Ce livre n’est pas une bible mais une philosophie et il est fortement conseillé à tous ceux cherchant à fuir la réalité ou bien à la recréer. A tous ces nouveaux pompiers du neuvième art fuyant vers le virtuel de la fiction ou de la 3D, et que l’on préférait voir boire ou se droguer franchement plutôt que de produire de nouveaux livres, Kochalka oppose un radical et des plus salutaire «comics way of life».

Notes

  1. Trois textes : Craft is the enemy (daté par déduction autour de 1996) ; Craft is not a friend et Spelunking for slippery cave fish (2005).

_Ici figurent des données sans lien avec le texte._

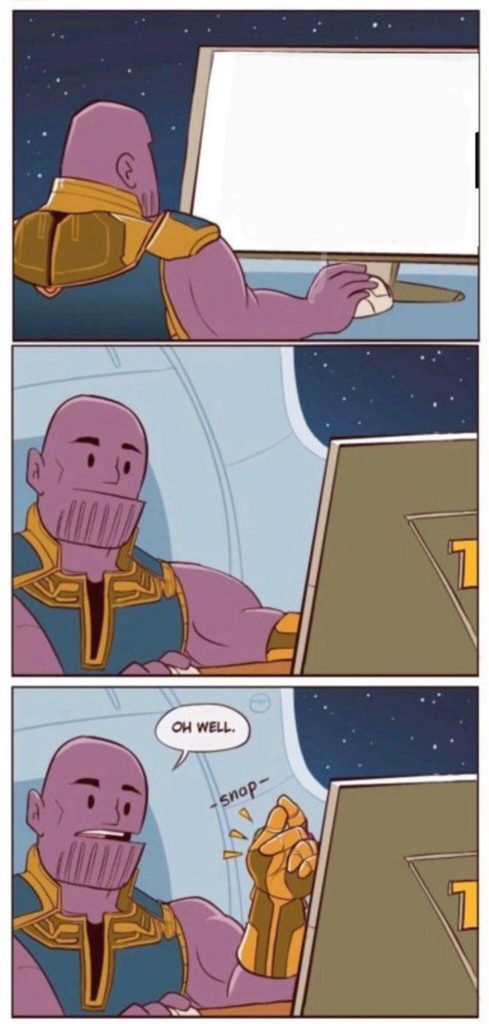 Thanos sees something on computer internet and snaps his fingers comic meme template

    Cinq bandes dessinées : Sunburn (septembre 2000) ; Reinventing everything (part 1) ; Reinventing everything (part 2) (par déduction autour de 2002-2003) ; The Cute manifesto (par déduction autour de 2003) et The horrible truth about comics (janvier 1999), chef-d’œuvre chroniqué en son temps ici par l’ami Loleck, où se mêlent habilement théorie et poésie lui donnant une place d’honneur dans la catégorie «ouvrages importants parlant de la bande dessinée».
    Si une ou des âmes «Kochalmaniac(s)» lectrice(s) de ces lignes veut/veulent préciser les dates seulement estimées, qu’elle(s) n’hésite(nt) surtout pas et en soie(nt) mille fois remerciée(s) par avance.